EXERCISE GOAL
Retype a passage from the album review word for word, beginning with "Even a tentative" and stopping after "closer to normal.".

SOURCE EXCERPT
● ● ● ●

Various Artists
(Main Man/Unka Jeff)
Even a tentative exploration of this bountiful 28-track, double-CD compilation might leave you with the unsettling feeling that you've just awakened from a fitful night's sleep as the principal character in an old episode of The X-Files. You're moving from room to room in an abandoned house with hauntingly familiar music playing in the background. But how could these excellent sounds, honoring a band you don't recognize, be coming from so many artists that just don't ring a bell? With the notable exception of former Violent Femmes frontman Gordon Gano, of course, paired here with the Ryan Brothers. If I could only ask Gordon Gano what's happened to me, maybe I could shake this disorienting feeling that I'm caught in a parallel universe!
BLURT's advice is to take a deep breath, dry those sweaty palms and get that heart rate back down to something closer to normal.

● ● ● ●

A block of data
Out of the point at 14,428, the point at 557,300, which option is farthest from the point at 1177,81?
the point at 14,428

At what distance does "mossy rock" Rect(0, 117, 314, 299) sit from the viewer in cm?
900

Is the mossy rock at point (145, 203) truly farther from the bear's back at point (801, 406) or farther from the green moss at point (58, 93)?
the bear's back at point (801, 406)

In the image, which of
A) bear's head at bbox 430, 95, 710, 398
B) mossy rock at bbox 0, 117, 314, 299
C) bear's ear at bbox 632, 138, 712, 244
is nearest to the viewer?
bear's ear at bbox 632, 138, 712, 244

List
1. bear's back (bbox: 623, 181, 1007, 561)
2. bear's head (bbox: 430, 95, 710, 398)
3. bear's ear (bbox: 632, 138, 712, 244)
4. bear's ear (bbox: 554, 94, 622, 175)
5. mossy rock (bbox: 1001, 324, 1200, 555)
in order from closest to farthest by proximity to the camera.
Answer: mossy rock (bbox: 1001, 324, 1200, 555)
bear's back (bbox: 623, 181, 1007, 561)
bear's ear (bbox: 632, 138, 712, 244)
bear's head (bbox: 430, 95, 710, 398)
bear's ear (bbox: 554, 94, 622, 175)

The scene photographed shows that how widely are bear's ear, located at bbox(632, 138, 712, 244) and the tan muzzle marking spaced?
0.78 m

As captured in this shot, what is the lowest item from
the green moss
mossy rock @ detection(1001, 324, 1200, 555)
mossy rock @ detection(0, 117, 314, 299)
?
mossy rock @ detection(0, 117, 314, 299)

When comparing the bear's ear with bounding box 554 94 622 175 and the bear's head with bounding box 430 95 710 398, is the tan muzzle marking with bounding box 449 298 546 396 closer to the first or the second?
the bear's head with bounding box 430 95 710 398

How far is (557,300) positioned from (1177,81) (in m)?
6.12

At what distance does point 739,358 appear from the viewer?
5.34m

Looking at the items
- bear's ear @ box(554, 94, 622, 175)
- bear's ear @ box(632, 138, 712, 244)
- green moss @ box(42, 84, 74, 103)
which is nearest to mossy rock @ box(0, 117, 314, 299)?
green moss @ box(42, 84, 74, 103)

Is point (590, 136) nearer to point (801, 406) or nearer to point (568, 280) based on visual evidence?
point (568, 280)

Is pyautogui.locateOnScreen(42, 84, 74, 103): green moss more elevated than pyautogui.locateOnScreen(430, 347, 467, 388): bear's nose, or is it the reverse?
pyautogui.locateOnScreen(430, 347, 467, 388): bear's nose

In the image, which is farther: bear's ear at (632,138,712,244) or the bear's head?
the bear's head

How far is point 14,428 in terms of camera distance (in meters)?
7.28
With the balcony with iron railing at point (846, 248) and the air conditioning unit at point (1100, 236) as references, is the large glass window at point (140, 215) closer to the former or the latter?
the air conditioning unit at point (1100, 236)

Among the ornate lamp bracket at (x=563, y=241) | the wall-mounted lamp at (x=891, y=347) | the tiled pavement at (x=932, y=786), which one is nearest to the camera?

● ● ● ●

TASK ANSWER
Even a tentative exploration of this bountiful 28-track, double-CD compilation might leave you with the unsettling feeling that you've just awakened from a fitful night's sleep as the principal character in an old episode of The X-Files. You're moving from room to room in an abandoned house with hauntingly familiar music playing in the background. But how could these excellent sounds, honoring a band you don't recognize, be coming from so many artists that just don't ring a bell? With the notable exception of former Violent Femmes frontman Gordon Gano, of course, paired here with the Ryan Brothers. If I could only ask Gordon Gano what's happened to me, maybe I could shake this disorienting feeling that I'm caught in a parallel universe!
BLURT's advice is to take a deep breath, dry those sweaty palms and get that heart rate back down to something closer to normal.